We’ve already seen how a child’s development is shaped by the absence of attuned and consistent maternal behavior, but we also need to turn to the presence of negative behaviors and their effects, especially verbal abuse. Verbal abuse has an especially powerful and lasting effect on the brain. Studies have identified the areas of the brain most affected as the corpus callosum (responsible for transferring motor, sensory, and cognitive information between the two brain hemispheres), the hippocampus (part of the limbic system, which regulates emotions), and the frontal cortex (which controls thought and decision-making). Psychiatrist Akemi Tomoda and others showed correlation between verbal abuse and changes to the gray matter of the brain.
What this means is that these early interactions can either produce a regulatory system—the brain—that can process emotions, handle stress optimally, and enable close emotional connections, or one that doesn’t. Daughters with insecure attachments generally have trouble regulating emotion, may exhibit maladaptive behaviors, and are more at risk for anxiety, depression, and poorer mental and physical health. If you experienced verbal abuse, there’s no reason to despair. The saving grace is that the brain retains its plasticity—its ability to grow and make new neural connections—throughout the lifespan. We will look at the effect of verbal abuse more closely in the following chapter.
So while maternal treatment and verbal abuse can change the brain, the effects can be reversed. That’s very good news indeed.

Data for spatial reasoning questions:
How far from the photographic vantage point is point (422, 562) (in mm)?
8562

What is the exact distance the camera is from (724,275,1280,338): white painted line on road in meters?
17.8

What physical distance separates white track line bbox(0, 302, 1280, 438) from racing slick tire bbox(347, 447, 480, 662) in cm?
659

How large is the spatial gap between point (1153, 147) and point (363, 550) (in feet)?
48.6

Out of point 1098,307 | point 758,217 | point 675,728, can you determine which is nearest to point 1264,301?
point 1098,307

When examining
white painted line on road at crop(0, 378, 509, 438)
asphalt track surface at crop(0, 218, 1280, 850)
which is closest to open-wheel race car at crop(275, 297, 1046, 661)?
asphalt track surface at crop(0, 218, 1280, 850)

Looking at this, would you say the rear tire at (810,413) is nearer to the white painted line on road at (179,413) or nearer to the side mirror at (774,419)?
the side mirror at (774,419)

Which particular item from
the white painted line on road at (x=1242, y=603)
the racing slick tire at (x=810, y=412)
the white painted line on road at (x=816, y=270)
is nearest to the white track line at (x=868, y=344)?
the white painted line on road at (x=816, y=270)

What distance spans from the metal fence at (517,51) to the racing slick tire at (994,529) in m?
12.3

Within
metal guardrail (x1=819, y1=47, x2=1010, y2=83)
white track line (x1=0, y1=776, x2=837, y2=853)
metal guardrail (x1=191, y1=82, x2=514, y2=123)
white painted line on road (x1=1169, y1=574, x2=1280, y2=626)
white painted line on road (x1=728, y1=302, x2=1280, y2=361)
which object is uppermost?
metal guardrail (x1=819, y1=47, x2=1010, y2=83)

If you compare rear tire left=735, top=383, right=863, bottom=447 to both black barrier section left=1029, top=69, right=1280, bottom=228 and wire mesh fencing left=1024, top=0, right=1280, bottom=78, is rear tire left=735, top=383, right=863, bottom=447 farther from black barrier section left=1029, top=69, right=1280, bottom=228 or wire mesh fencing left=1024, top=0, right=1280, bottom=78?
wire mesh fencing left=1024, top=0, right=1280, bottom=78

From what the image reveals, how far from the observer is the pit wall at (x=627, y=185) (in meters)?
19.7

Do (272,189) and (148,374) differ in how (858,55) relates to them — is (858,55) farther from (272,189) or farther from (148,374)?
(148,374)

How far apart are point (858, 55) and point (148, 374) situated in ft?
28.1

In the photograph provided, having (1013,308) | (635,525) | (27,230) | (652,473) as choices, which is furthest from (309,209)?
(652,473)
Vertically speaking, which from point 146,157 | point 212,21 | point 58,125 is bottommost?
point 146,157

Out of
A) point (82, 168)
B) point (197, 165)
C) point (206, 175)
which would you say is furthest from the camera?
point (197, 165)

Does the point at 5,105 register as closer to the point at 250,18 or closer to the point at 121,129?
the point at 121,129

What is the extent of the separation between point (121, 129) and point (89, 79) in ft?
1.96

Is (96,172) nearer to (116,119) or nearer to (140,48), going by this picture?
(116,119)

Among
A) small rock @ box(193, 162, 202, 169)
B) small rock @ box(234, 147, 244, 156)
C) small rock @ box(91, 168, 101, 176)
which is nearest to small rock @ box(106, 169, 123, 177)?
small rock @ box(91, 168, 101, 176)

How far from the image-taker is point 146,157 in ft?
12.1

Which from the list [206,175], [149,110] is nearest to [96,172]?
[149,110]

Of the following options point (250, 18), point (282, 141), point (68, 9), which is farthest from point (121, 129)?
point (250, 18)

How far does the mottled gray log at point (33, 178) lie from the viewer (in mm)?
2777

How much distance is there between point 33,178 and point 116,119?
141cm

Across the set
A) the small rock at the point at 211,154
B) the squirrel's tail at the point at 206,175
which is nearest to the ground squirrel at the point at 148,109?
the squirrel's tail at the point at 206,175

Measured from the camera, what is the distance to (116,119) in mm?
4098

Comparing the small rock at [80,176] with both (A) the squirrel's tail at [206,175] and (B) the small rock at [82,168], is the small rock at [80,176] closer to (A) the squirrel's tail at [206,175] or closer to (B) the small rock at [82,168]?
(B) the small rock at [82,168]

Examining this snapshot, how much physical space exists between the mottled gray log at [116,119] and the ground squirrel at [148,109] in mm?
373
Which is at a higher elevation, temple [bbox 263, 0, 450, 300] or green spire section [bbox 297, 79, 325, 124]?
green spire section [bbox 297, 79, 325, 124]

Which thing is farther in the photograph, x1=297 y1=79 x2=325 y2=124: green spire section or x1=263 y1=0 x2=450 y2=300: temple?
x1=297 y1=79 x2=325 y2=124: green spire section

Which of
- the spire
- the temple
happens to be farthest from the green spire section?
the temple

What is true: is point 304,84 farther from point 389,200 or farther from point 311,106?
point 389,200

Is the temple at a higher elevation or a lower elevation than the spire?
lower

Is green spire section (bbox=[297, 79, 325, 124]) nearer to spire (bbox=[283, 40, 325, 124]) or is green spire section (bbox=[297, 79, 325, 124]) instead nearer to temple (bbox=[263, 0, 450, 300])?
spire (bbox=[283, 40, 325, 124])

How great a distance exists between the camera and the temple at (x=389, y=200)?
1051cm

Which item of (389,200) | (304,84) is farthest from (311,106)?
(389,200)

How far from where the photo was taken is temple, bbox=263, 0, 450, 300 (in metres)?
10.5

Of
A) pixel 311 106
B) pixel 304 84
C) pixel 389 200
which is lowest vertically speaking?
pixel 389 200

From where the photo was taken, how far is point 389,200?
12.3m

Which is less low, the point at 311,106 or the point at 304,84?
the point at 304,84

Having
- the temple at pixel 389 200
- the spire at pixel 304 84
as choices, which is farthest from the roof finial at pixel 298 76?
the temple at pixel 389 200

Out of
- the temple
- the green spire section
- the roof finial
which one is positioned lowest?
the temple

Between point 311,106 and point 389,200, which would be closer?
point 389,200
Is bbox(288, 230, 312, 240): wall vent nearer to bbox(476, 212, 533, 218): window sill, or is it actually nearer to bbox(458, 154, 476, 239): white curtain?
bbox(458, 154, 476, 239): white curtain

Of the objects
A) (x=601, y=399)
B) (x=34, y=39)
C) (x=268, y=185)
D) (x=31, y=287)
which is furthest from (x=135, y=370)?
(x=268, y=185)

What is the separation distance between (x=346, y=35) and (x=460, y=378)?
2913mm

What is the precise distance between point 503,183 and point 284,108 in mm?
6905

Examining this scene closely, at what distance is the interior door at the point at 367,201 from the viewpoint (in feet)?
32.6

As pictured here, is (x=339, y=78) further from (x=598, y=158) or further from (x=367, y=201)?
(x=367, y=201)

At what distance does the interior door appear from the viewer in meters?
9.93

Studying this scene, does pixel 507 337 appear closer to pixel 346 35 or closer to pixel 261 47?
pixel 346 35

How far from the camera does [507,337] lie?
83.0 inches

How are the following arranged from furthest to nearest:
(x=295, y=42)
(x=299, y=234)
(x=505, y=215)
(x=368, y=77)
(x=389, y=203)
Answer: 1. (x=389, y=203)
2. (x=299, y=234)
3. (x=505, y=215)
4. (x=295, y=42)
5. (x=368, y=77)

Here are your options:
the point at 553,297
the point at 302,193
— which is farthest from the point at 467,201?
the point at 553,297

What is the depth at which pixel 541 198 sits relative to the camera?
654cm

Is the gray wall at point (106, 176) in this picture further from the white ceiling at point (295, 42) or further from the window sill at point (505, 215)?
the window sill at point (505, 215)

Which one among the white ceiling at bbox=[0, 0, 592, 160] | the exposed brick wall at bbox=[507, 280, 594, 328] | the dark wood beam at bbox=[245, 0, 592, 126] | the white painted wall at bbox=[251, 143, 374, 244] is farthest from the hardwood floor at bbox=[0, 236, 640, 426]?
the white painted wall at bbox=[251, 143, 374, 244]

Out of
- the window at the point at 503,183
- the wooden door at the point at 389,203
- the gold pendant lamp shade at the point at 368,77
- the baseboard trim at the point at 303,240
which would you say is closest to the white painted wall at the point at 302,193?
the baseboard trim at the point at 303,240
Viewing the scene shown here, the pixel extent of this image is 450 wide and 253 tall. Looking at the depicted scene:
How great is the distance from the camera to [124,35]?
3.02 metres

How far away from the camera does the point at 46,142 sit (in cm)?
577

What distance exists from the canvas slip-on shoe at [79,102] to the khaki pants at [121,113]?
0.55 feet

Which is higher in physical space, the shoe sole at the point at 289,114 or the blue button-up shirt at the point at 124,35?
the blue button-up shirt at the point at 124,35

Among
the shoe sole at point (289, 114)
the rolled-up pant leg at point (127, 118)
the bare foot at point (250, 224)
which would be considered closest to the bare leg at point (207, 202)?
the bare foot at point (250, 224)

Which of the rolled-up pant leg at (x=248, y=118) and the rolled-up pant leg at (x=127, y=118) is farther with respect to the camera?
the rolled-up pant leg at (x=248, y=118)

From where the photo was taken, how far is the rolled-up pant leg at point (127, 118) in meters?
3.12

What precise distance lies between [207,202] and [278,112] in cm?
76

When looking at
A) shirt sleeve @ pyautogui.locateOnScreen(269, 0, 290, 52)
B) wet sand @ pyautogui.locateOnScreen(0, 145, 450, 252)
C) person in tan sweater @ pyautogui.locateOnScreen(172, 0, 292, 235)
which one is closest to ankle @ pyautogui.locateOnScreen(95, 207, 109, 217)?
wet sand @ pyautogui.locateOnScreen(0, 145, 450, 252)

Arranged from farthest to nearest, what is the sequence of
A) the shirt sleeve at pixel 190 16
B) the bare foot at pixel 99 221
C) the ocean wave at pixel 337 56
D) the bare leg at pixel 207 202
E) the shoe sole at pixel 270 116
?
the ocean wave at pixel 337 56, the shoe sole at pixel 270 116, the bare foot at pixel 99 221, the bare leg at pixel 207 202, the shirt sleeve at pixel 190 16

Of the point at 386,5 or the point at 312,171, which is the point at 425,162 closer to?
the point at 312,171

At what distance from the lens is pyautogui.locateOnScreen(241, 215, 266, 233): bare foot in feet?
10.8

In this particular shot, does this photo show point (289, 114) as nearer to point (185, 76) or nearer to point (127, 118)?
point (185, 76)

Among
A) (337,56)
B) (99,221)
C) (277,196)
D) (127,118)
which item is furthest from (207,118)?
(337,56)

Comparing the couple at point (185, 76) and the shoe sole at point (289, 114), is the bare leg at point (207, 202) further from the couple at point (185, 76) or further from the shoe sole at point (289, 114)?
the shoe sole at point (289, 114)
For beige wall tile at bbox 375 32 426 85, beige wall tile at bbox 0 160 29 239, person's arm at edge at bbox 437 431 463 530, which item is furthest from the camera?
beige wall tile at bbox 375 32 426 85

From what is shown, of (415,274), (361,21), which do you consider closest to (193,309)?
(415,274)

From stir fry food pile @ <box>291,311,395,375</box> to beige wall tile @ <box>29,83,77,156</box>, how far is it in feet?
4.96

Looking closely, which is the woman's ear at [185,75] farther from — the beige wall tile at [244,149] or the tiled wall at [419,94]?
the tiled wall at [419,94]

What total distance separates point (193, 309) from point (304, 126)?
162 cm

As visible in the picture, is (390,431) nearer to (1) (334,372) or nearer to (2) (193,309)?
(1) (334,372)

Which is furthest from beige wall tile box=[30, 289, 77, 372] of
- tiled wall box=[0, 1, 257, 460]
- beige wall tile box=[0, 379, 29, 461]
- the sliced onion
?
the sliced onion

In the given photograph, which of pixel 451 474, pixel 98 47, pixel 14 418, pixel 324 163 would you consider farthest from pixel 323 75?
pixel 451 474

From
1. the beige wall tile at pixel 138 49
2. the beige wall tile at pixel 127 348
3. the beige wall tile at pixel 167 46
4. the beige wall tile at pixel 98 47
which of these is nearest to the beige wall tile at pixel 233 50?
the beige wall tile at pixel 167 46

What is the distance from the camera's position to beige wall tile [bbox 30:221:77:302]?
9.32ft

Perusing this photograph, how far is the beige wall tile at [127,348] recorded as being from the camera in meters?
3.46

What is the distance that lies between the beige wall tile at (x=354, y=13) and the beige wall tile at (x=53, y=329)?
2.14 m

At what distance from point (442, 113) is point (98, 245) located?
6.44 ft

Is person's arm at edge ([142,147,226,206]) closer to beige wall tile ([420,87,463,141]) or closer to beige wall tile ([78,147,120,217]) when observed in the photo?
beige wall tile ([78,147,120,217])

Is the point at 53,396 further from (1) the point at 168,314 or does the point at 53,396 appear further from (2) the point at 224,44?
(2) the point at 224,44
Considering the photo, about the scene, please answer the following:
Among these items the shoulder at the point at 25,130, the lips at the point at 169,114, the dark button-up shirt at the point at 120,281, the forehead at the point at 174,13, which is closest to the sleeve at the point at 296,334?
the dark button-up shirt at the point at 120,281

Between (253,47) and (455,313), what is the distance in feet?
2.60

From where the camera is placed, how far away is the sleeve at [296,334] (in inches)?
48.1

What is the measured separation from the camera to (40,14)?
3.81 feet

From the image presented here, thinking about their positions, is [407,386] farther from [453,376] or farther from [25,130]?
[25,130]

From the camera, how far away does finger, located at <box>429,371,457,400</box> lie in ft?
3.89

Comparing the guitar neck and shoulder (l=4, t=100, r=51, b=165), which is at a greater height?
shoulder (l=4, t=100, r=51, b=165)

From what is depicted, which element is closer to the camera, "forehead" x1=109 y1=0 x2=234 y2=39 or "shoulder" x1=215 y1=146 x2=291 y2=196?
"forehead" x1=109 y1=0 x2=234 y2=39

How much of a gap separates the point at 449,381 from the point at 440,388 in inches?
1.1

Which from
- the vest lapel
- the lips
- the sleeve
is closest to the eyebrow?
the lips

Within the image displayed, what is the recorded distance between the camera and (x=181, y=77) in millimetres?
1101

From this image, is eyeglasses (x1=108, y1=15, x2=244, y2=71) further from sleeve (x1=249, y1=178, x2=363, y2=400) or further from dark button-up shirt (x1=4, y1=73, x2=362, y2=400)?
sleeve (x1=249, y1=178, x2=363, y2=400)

## Exercise instructions
Continue the passage on maternal verbal abuse and the brain from its last sentence. The material stands apart from the passage and is not connected to it.

## Response below
ATTACHMENT IN ADOLESCENCE AND BEYOND
Those early childhood attachments—secure or insecure—continue to be unconscious scripts that govern how girls in adolescence and women in adulthood behave in relationships, whether romantic or friendly in nature. In order to better understand the distinct patterns, psychologists have expanded the original types of insecure attachment proposed by Bowlby and Ainsworth through a variety of studies. First, Phillip Shaver and Cindy Hazan proposed a three-part model of insecure attachment that was then expanded by Kim Bartholomew into four.
As you read the descriptions below, see where you would locate yourself most of the time. (Because these are descriptions of behavior, and behavior may shift according to the situation, they are not as mutually exclusive as they seem. Your goal is to identify how you most often act in situations that are close and intimate.)
Securely attached: Secure adults have a positive view of themselves and of other people. They have strong feelings of self-worth and they are comfortable expressing closeness. They enjoy knowing others and being known, and feel good when they are connected in love or friendship with others. They’re good at identifying their feelings accurately and manage negative emotion well. They’re flexible in their responses and have a variety of coping mechanisms at their disposal. They are resilient and can handle setbacks, large and small.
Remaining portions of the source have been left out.